The VR headset will be loaded with a short, animated movie, which will be shown to each participant in the experimental group two minutes during the standard periapical radiographs taking procedure.
Professor Muhammad Zubair Ahmad
Ar Rass, Al-Qassim Region, Saudi Arabia
Severity of gagging
The 5-point Gagging Severity (GS) Scale will be used to assess the change in gagging response between the two study arms. In this scale, G1 = no gagging and G5 = very severe gagging; higher scores indicate a worse gag reflex.
Time frame: Baseline (pre-procedure) and periprocedural (during X-ray film placement) on Day 1.
Dental anxiety
Dental anxiety will be assessed using the 5-item Modified Dental Anxiety Scale (MDAS). Each item is scored from 1 (not anxious) to 5 (extremely anxious), with a total score range of 5-25; higher scores indicate greater anxiety.
Time frame: Immediately before and immediately after the radiographic procedure (Day 1).

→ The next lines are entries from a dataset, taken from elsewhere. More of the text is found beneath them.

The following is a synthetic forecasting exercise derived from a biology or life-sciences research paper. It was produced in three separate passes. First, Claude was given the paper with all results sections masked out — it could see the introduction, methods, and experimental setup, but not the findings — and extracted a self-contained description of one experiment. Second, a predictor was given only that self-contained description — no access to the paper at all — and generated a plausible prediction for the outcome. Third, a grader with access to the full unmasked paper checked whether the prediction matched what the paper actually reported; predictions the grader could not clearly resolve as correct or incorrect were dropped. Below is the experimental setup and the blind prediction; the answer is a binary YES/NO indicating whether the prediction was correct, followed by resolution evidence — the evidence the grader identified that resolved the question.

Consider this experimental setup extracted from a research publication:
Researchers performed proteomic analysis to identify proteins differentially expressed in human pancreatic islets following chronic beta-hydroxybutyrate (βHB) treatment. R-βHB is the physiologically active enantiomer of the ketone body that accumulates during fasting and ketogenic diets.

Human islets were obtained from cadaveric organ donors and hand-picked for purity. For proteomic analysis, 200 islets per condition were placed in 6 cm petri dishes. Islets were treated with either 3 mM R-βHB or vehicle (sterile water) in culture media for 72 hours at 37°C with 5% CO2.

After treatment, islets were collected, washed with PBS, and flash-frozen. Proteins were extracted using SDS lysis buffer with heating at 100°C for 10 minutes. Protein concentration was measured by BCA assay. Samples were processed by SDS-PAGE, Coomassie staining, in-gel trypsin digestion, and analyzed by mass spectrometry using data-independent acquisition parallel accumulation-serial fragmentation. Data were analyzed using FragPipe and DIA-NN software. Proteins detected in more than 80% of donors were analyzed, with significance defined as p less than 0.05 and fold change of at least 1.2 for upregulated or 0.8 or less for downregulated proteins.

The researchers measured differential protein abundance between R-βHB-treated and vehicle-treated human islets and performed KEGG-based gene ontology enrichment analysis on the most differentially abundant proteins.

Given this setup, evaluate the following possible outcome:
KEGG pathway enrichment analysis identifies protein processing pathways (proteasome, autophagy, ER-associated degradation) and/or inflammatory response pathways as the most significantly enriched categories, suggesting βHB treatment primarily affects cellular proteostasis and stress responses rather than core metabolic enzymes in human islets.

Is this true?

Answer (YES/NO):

Physiological response (pulse rate, blood pressure, and oxygen saturation)
Physiological parameters, including pulse rate (beats per minute), blood pressure (mmHg), and oxygen saturation (%), will be recorded to evaluate physiologic changes during virtual reality distraction.
Time frame: Before, during, and after the radiographic procedure (Day 1).
Patient preferences, experiences, and satisfaction
A structured questionnaire using a 5-point Likert scale will be used to evaluate patients' preferences, experiences, and satisfaction with the virtual reality device during intraoral radiography. Each item is scored from 1 (very dissatisfied / strongly disagree) to 5 (very satisfied / strongly agree); higher scores indicate a more favorable experience.
Time frame: Immediately after X-ray film placement (post-procedural, Day 1).